ACTIVITY: Copy word for word the passage of the text on the Slovenian morphological analyser from "I have to say" to "with this result.".

EXTRACT PROVIDED:
────────
A more detailed work is presented in this report.
Morphological analyser
Slovenian
As mentioned before, a complete revision and almost a complete remake of the Slovenian morphology was made. The first version of the SL morphology was taken from sl-mk language pair, generated by Jernej Vičič. A complete revision consisted in eliminating not-existing words (lemmas) and duplicates, as for complete remake consisted in sorting existing paradigm entries, adding new lemmas with dual meaning and adding new paradigm entries for verbs and adverbs. According to Jimmy's instructions, nouns which derivate from verbs (in Slovene we call them "Glagolniki) have been tagged as vblex.ger which is a gerund form of the verb. The aspect of verbs has been tagged as perfective or imperfective - further changes were needed in the bilingual dictionary and in transfer rules because Spanish does not have perf/imperf form.
I have to say I was lucky in this part of the project because I had several internet tools which helped me with the Slovenian morphology.
The final version of the Slovenian morphology contains 20724 lemmas. I think it's a nice number and I'm very happy with this result.
────────
DATA BELOW:
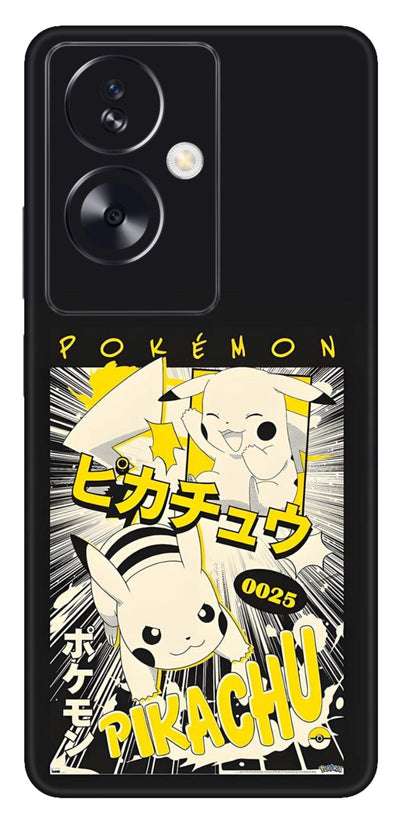 Pikachu Thunder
────────
EXERCISE ANSWER:
I have to say I was lucky in this part of the project because I had several internet tools which helped me with the Slovenian morphology.
The final version of the Slovenian morphology contains 20724 lemmas. I think it's a nice number and I'm very happy with this result.